Then they would sew the back of the neck up, the eyes shut,
the lips also."
The skull
and brain they'd discard into a convenient body of water-sacrifice
it to the spirit of the anacondawhile simmering the leftovers
in a pot of berry-cured water. "Within an hour, an hour-and-a-half,
it would just tighten up and shrink to about a third of its
size."
Next they'd
heat pebbles or hot sand and put them in at the neck and shake
them, "just like clothes in a dryer," Jamieson says.
"They would do this until the skin became like leather.
They'd use charcoal and also berries and rub the face to keep
it moisturized, so it wouldn't crack. After they'd gone through
the whole process and were happy with the size and everything,
they'd hang it over a fire and let it smoke all night. They'd
trim the hair to suit."
Jamieson
washes his hands after handling his heads; otherwise, he can
smell them on his skin. "It's almost like a smoke,"
he says. "If I don't have them covered, you can smell
them. It smells a little musty." When certain squeamish
friends are expected, he's been known to hide one or two of
his ghastlier exemplars. But mostly the heads aren't an issue.
Fabio blithely cleans around them.

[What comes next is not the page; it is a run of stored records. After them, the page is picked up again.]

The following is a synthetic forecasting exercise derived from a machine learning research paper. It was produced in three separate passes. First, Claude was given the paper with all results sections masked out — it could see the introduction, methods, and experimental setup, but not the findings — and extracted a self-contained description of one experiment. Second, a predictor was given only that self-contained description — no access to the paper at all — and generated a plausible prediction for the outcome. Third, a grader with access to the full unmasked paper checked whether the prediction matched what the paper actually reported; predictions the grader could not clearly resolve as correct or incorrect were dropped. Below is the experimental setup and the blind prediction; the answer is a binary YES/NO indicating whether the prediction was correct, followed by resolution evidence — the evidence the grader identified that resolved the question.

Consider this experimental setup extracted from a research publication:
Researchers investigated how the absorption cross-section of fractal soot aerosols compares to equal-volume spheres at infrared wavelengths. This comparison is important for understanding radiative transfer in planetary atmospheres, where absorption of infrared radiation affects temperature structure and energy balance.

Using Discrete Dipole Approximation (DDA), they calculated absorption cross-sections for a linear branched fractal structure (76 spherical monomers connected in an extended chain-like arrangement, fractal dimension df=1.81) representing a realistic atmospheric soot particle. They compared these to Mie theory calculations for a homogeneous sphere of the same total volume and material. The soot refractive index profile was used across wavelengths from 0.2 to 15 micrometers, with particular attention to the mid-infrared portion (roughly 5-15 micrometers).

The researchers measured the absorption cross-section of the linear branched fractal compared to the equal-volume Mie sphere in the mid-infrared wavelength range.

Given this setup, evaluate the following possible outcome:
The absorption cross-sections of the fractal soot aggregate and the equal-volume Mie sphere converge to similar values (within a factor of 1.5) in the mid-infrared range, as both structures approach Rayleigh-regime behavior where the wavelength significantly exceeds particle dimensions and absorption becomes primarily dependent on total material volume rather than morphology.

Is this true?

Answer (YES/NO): NO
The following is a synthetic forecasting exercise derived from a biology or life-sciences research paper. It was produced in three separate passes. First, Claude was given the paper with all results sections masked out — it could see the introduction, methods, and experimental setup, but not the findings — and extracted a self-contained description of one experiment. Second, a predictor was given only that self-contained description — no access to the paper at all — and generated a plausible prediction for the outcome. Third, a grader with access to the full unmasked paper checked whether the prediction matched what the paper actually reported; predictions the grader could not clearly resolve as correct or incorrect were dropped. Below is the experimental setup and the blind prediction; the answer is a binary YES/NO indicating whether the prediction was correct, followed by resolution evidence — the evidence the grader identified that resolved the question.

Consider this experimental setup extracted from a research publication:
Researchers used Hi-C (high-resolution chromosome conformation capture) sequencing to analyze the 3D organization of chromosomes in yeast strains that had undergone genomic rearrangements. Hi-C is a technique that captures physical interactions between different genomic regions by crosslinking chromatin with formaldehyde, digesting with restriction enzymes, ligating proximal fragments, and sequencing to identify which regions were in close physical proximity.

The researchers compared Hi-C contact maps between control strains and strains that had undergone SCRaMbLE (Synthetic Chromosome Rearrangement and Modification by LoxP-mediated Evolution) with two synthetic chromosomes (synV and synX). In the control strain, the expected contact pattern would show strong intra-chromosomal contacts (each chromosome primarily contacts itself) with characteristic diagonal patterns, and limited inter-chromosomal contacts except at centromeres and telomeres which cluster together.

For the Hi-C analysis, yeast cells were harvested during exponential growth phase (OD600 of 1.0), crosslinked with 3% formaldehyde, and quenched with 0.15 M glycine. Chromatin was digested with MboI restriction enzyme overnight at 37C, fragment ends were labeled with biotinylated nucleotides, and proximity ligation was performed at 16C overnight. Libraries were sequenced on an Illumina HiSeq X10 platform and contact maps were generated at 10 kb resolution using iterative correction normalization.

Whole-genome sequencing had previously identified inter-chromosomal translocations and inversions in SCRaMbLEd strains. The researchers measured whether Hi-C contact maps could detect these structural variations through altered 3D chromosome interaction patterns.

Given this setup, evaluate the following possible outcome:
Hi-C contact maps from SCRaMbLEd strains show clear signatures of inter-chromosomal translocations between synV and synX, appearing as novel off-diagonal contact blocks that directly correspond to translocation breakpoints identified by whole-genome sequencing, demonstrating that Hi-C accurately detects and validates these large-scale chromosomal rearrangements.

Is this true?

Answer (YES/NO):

Jordan, Jamieson's eleven-year-old
son who's over every week, actively approves of them: "Shrunken
heads are cool." As for dates, he says the collection
hasn't scared anyone off yet. "I guess," he says,
"the way it works is that I just don't hang out with
the kind of people who'd be bothered by them."
To Jamieson,
the heads are inert as the ostrich in his dining room or the
wood in his front door. "I'm pretty spiritual," he
says. "I believe in a lot of things and I believe in other
worlds and I believe anything's is possible. But I really believe
the heads are just like turtle shells: what was in them is gone.
As humans we tend to put ourselves on a pedestal that we're
much more than other animals, but really we're not. I think
of them in that respect, so it doesn't bother me at all."